* About this task
Each entry has to be set down again with no alteration.

---------- Entries provided

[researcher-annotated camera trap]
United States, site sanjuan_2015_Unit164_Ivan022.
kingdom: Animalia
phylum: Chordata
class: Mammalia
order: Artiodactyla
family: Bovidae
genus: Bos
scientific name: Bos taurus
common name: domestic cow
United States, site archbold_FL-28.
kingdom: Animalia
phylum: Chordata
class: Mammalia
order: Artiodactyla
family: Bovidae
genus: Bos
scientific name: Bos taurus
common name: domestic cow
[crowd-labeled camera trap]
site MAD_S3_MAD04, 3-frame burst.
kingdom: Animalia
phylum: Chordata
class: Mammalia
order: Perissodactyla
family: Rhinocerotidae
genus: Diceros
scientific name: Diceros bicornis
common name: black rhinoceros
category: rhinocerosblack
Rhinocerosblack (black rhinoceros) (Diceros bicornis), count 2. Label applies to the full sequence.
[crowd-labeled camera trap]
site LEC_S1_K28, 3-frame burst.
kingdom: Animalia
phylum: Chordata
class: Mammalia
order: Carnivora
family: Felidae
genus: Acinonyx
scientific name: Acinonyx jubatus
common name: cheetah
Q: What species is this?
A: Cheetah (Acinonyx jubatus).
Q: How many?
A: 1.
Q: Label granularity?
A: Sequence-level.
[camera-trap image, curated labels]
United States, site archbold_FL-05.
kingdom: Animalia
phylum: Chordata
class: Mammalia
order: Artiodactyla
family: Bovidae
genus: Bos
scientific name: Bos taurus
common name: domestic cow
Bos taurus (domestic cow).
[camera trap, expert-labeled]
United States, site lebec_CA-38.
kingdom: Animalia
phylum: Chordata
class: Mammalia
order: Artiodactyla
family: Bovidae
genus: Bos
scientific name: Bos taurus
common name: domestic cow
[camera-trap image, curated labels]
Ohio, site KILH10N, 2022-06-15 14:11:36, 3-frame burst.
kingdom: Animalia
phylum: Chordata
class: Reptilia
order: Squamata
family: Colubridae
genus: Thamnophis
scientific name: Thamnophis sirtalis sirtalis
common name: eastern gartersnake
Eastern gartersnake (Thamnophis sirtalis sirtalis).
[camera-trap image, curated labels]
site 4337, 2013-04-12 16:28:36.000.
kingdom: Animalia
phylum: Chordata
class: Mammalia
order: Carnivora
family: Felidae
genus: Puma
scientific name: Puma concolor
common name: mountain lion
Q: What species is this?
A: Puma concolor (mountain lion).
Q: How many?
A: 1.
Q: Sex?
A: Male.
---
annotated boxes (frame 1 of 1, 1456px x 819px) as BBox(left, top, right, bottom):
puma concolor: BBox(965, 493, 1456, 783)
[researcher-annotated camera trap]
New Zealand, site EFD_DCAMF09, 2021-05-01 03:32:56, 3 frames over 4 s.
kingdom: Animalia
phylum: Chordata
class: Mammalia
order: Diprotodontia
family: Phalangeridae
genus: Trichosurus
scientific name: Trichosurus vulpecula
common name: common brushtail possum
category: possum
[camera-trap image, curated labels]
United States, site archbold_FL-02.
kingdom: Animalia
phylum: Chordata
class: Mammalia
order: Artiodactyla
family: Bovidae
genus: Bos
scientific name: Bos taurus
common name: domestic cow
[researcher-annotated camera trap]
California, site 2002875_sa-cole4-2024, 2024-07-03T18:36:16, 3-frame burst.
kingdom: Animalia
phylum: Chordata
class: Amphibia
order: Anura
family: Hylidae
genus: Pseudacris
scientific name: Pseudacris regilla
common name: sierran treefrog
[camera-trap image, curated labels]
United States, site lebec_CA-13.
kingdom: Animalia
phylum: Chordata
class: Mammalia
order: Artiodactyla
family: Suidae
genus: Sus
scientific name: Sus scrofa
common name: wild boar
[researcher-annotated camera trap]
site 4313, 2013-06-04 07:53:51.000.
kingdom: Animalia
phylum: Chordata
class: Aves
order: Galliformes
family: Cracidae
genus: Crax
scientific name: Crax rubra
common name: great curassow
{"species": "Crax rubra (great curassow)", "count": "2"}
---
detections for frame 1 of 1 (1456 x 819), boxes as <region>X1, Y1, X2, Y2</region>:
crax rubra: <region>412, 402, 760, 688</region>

--------------------

* Answer box
[researcher-annotated camera trap]
United States, site sanjuan_2015_Unit164_Ivan022.
kingdom: Animalia
phylum: Chordata
class: Mammalia
order: Artiodactyla
family: Bovidae
genus: Bos
scientific name: Bos taurus
common name: domestic cow
United States, site archbold_FL-28.
kingdom: Animalia
phylum: Chordata
class: Mammalia
order: Artiodactyla
family: Bovidae
genus: Bos
scientific name: Bos taurus
common name: domestic cow
[crowd-labeled camera trap]
site MAD_S3_MAD04, 3-frame burst.
kingdom: Animalia
phylum: Chordata
class: Mammalia
order: Perissodactyla
family: Rhinocerotidae
genus: Diceros
scientific name: Diceros bicornis
common name: black rhinoceros
category: rhinocerosblack
Rhinocerosblack (black rhinoceros) (Diceros bicornis), count 2. Label applies to the full sequence.
[crowd-labeled camera trap]
site LEC_S1_K28, 3-frame burst.
kingdom: Animalia
phylum: Chordata
class: Mammalia
order: Carnivora
family: Felidae
genus: Acinonyx
scientific name: Acinonyx jubatus
common name: cheetah
Q: What species is this?
A: Cheetah (Acinonyx jubatus).
Q: How many?
A: 1.
Q: Label granularity?
A: Sequence-level.
[camera-trap image, curated labels]
United States, site archbold_FL-05.
kingdom: Animalia
phylum: Chordata
class: Mammalia
order: Artiodactyla
family: Bovidae
genus: Bos
scientific name: Bos taurus
common name: domestic cow
Bos taurus (domestic cow).
[camera trap, expert-labeled]
United States, site lebec_CA-38.
kingdom: Animalia
phylum: Chordata
class: Mammalia
order: Artiodactyla
family: Bovidae
genus: Bos
scientific name: Bos taurus
common name: domestic cow
[camera-trap image, curated labels]
Ohio, site KILH10N, 2022-06-15 14:11:36, 3-frame burst.
kingdom: Animalia
phylum: Chordata
class: Reptilia
order: Squamata
family: Colubridae
genus: Thamnophis
scientific name: Thamnophis sirtalis sirtalis
common name: eastern gartersnake
Eastern gartersnake (Thamnophis sirtalis sirtalis).
[camera-trap image, curated labels]
site 4337, 2013-04-12 16:28:36.000.
kingdom: Animalia
phylum: Chordata
class: Mammalia
order: Carnivora
family: Felidae
genus: Puma
scientific name: Puma concolor
common name: mountain lion
Q: What species is this?
A: Puma concolor (mountain lion).
Q: How many?
A: 1.
Q: Sex?
A: Male.
---
annotated boxes (frame 1 of 1, 1456px x 819px) as BBox(left, top, right, bottom):
puma concolor: BBox(965, 493, 1456, 783)
[researcher-annotated camera trap]
New Zealand, site EFD_DCAMF09, 2021-05-01 03:32:56, 3 frames over 4 s.
kingdom: Animalia
phylum: Chordata
class: Mammalia
order: Diprotodontia
family: Phalangeridae
genus: Trichosurus
scientific name: Trichosurus vulpecula
common name: common brushtail possum
category: possum
[camera-trap image, curated labels]
United States, site archbold_FL-02.
kingdom: Animalia
phylum: Chordata
class: Mammalia
order: Artiodactyla
family: Bovidae
genus: Bos
scientific name: Bos taurus
common name: domestic cow
[researcher-annotated camera trap]
California, site 2002875_sa-cole4-2024, 2024-07-03T18:36:16, 3-frame burst.
kingdom: Animalia
phylum: Chordata
class: Amphibia
order: Anura
family: Hylidae
genus: Pseudacris
scientific name: Pseudacris regilla
common name: sierran treefrog
[camera-trap image, curated labels]
United States, site lebec_CA-13.
kingdom: Animalia
phylum: Chordata
class: Mammalia
order: Artiodactyla
family: Suidae
genus: Sus
scientific name: Sus scrofa
common name: wild boar
[researcher-annotated camera trap]
site 4313, 2013-06-04 07:53:51.000.
kingdom: Animalia
phylum: Chordata
class: Aves
order: Galliformes
family: Cracidae
genus: Crax
scientific name: Crax rubra
common name: great curassow
{"species": "Crax rubra (great curassow)", "count": "2"}
---
detections for frame 1 of 1 (1456 x 819), boxes as <region>X1, Y1, X2, Y2</region>:
crax rubra: <region>412, 402, 760, 688</region>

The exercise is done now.